The evaluation of diversity measures between the household control (HC) and Parkinson’s disease (PD) groups identified differences in beta diversity measures but not alpha diversity. (A) Box plots representing alpha diversity showed no significant differences in Shannon (species abundance and evenness within a community) or Simpson (species richness and evenness within a community) diversity between the HC and PD cohorts (ANOVA, p = 0.057 and 0.159, respectively). (B) Beta diversity using principal coordinate analysis (PCoA) with Bray-Curtis dissimilarity at amplicon sequence variant (ASV) level. Comparison of the first two principal components revealed varied beta diversity (extent of species diversity difference between two environments) between the groups (PERMANOVA, p < 0.0001), suggestive of a disease-related effect on GM composition that might define a PD-related GM profile.
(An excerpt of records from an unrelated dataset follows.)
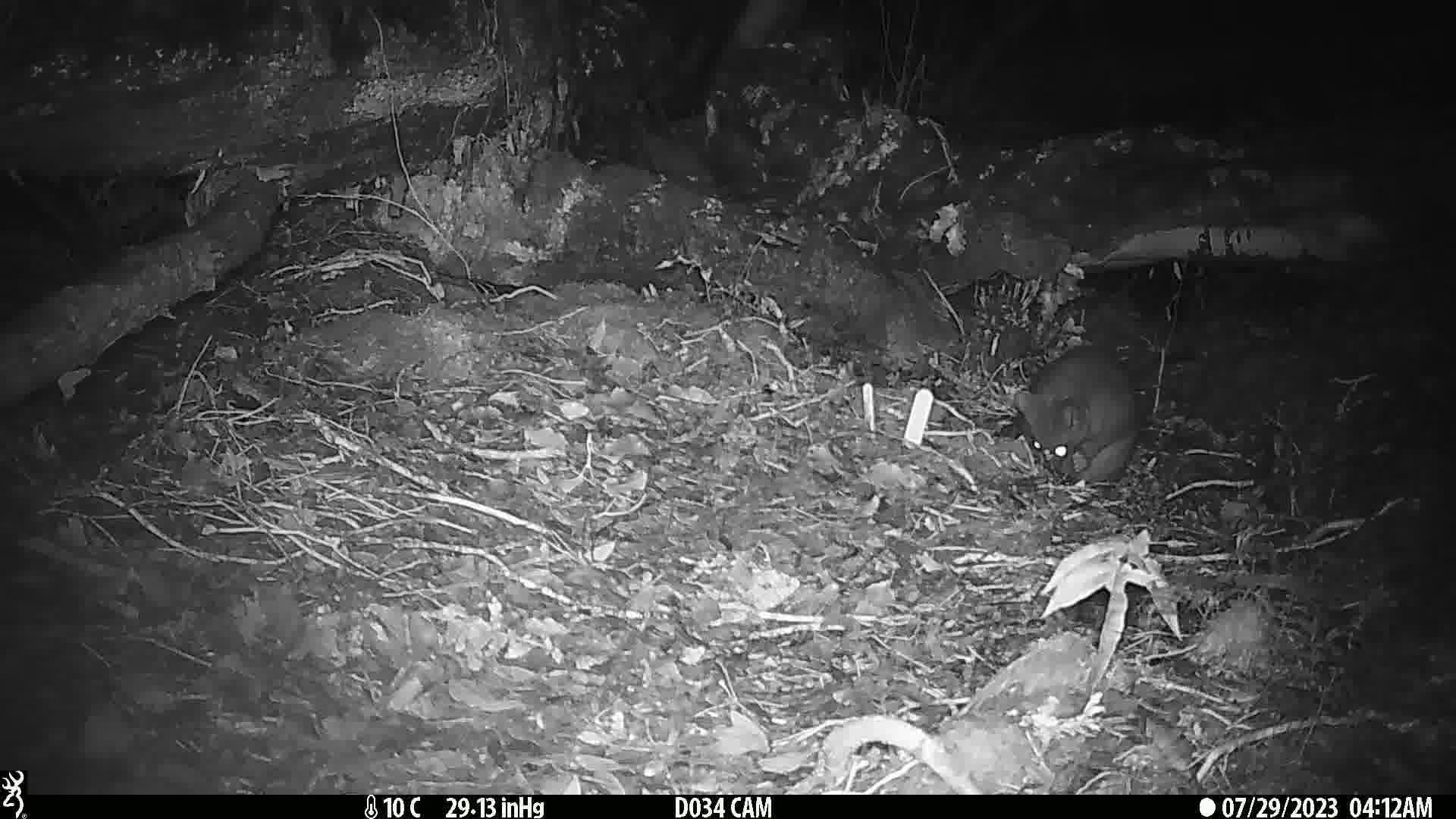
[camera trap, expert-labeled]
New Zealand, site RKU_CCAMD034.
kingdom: Animalia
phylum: Chordata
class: Mammalia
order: Diprotodontia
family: Phalangeridae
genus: Trichosurus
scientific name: Trichosurus vulpecula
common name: common brushtail possum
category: possum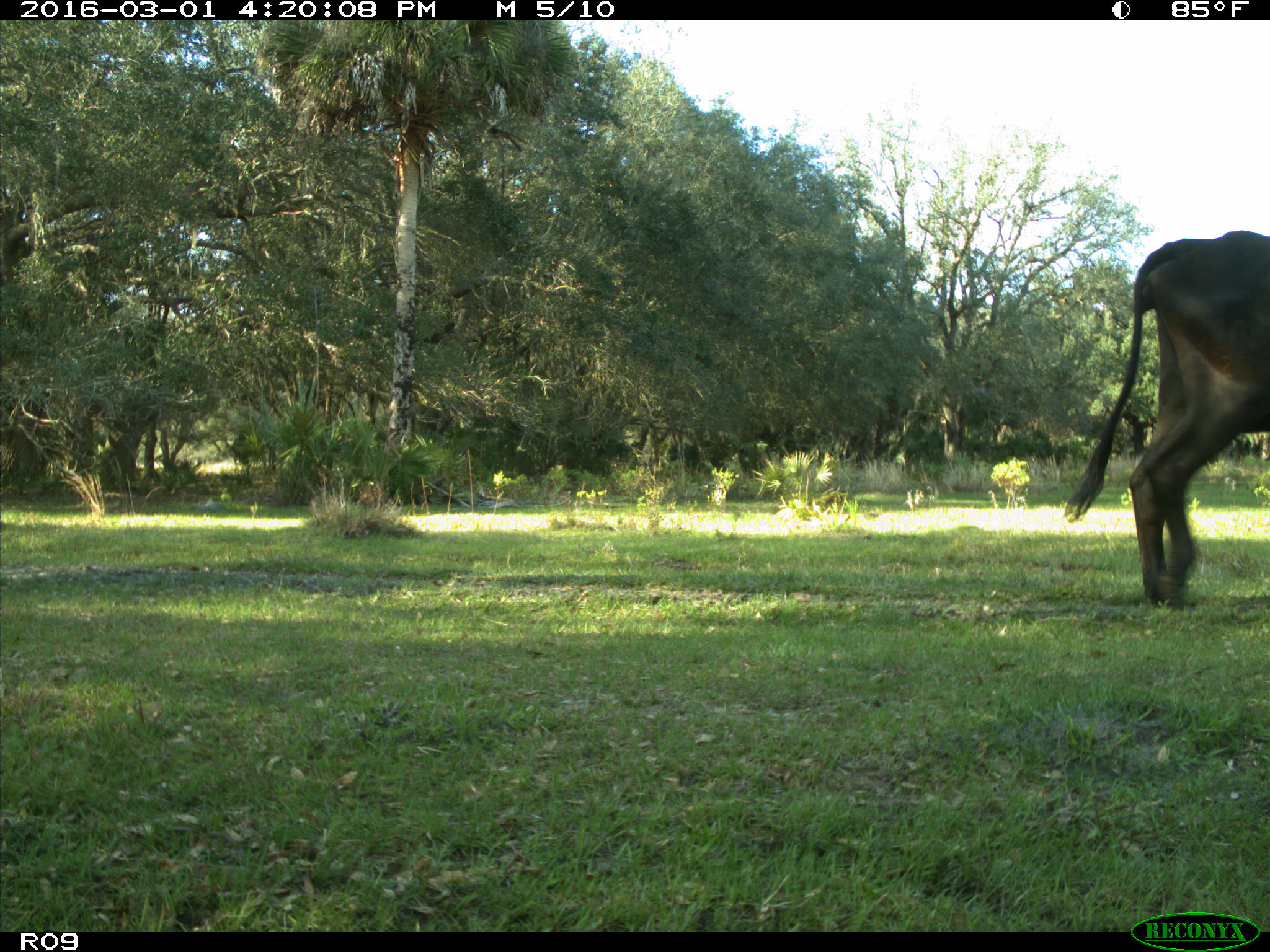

Colored ellipses (solid green = HC and dotted orange = PD) represent a 90% confidence region and the proportion of total variance represented by a given principal component is labeled on the respective axis. (C) Evaluating the effects of PD phenotypes in terms of gut microbial beta diversity showed no overall statistical significance between the four groups (PERMANOVA, p = 0.112). Although, the greatest diversity difference was seen for the younger onset < 40 years subgroup, as compared to the tremor dominant, akinetic rigid and postural instability subgroups.